In a comment on my previous post about Online video Mindy asks for my views on:
…how a TV reporter, photographer and producer should get started in multimedia or online work.
Im not sure that I have really answered the question or kept the amount of waffle low, but here is a first crack.
In a nutshell I would say, Get online, think non-linear and gather as much content as you can
But I think the first two would be the ones to stress.
I agree that there are basic steps that can be taken to *‘get online’ *quickly. Having video editor output content to a video format as well as to tape or the station play-out system is one way of doing that – make it another step in the process.
But for me the first important step is to ‘get’ online and you can only do that by using it. So for me the first and most important thing that any journalist could do is use the web more.
A lot of people view working on the web as an adjunct to what they do every day – the kind of *“I just put my content on the web now” *approach. As a result people tend to engage with the practicalities of working online, button pushing and clicking, and not the medium itself. That isn’t really getting to grips with the medium.
My overriding feeling is that first, and this goes for all TV people, you should use the web as part of your research. Getting used to using RSS, reading blogs, developing how to use search engines is a great key in to the web and getting a feel for the kind of content that works. Don’t just limit it to work stuff either. Try other things that interest you.
If you like music, then try ten minutes with Last FM or try a bit of time typing the name of your town, or anything else that takes your fancy, in to Flickr and explore the result. Your personal experience of the medium is just as important as understanding where a long the process you now press the web button. Something in there will catch your imagination and open up avenues to explore.
After that I think it’s about seeing the places where you can tap make small steps to creating online content. But I think I would stress one concept above all others as the key to moving online.
We have a phrase in TV that simple packages are clip- link-clip-link. I know it reduces the medium to its basic principle but you see the idea. An interview clip is then linked to the next bit of content by a bit of script. You can even expand that to a TV programme like a news bulletin. It’s a similar format of package – link – package- link where the link is usually read by a presenter.
Of course the real craft in TV packaging comes in seamlessly weaving the link and clip together. The interview clip may end with an unresolved answer, picked up by a questioning bit of voice over in the next link.
But take that idea of a link and transpose it with a web page link – that thing that you click on to get from one page to the next – and you have the nub of what you are dealing with online. Imagine now that your audience can decide when to move between clips by clicking a link and you see how your clips work differently.
A lot of people see that as scary, cutting the journalist out of the picture but in return for handing over control to the user, you get the ability to expand on the content, and make the links more informative – you get to do more journalism.
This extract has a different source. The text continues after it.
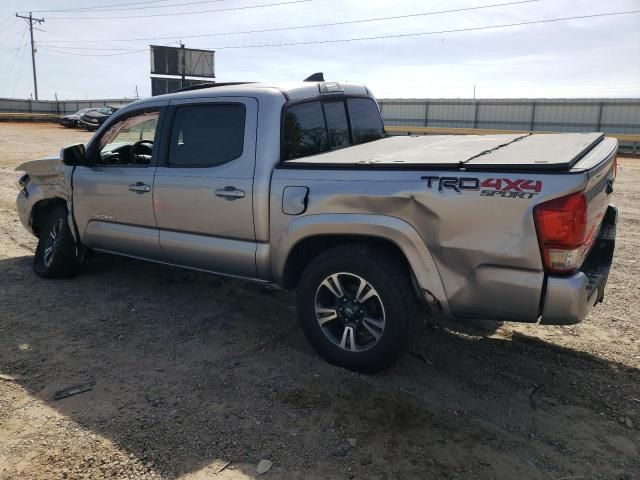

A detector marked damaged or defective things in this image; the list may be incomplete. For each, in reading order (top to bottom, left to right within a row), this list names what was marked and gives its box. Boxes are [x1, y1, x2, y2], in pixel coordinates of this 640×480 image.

dented rear quarter panel [270, 166, 592, 322]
Instead of just a bit of script you get to offer more text, more pictures maybe even a description of some of the process you went through to get the shots. You can expand the journalistic narrative to inform the links people follow. All of that discussion you had in the edit suite can come out in to the open. It’s exciting stuff.
Non-linear in practice.
One way of trying this is to take an existing package and break it in to its key parts. Write a description of each chunk on to a card or post-it note. Lay them out in a line and then for each card add another for content you didn’t use at that point or expands on the content.
As I said, Im not sure whether that answers the question or poses more, or is just meaningless ramble. What do you think?